Material
☆ ☆ ☆ ☆ ☆ ☆ ☆
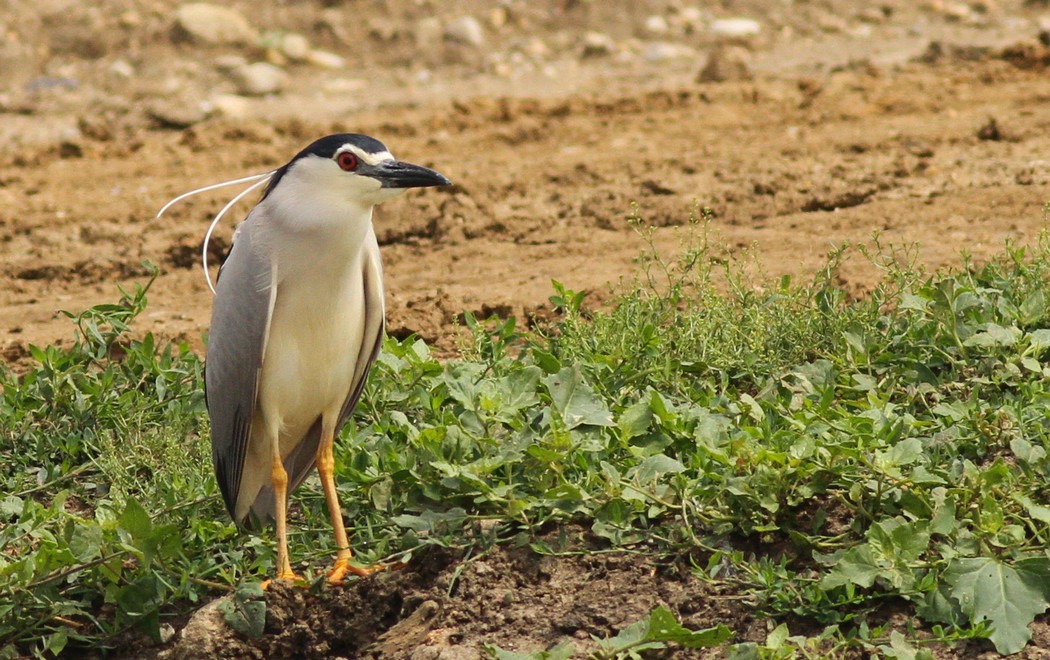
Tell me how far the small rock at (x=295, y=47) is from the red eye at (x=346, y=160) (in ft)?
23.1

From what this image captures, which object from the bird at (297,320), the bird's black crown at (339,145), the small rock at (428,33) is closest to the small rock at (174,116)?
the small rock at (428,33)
☆ ☆ ☆ ☆ ☆ ☆ ☆
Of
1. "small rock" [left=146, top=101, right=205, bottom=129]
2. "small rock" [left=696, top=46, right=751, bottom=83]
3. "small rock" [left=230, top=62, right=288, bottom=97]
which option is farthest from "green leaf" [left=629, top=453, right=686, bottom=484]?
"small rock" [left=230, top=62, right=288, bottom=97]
☆ ☆ ☆ ☆ ☆ ☆ ☆
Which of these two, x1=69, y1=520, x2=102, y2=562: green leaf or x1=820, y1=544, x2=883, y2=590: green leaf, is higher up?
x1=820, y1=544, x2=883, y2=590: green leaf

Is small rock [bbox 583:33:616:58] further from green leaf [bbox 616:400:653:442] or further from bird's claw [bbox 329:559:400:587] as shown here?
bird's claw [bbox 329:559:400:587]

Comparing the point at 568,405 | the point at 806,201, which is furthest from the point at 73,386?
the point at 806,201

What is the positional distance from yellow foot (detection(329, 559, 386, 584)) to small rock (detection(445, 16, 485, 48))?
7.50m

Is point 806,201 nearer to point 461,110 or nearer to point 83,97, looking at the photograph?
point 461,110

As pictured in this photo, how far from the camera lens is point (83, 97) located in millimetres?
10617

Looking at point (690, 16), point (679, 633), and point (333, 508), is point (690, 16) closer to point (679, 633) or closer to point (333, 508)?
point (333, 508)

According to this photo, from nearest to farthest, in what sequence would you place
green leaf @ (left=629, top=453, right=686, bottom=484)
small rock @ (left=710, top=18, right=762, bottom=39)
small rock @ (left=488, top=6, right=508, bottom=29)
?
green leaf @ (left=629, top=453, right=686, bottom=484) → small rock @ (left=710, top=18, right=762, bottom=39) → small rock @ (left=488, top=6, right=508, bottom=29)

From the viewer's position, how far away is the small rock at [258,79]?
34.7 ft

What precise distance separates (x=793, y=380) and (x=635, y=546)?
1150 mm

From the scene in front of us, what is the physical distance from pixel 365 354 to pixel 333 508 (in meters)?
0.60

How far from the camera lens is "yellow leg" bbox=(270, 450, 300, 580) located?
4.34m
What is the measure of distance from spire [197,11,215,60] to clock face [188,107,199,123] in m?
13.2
☆ ☆ ☆ ☆ ☆ ☆ ☆
Problem description
Find each line in the items above that contains the word "bbox" with the same capitalization, and copy those lines out.

The output
Is small rock [bbox 583:33:616:58] further from green leaf [bbox 616:400:653:442] or further from bird's claw [bbox 329:559:400:587] as shown here?
bird's claw [bbox 329:559:400:587]
How far from the camera lens is "yellow leg" bbox=(270, 450, 300, 580) located?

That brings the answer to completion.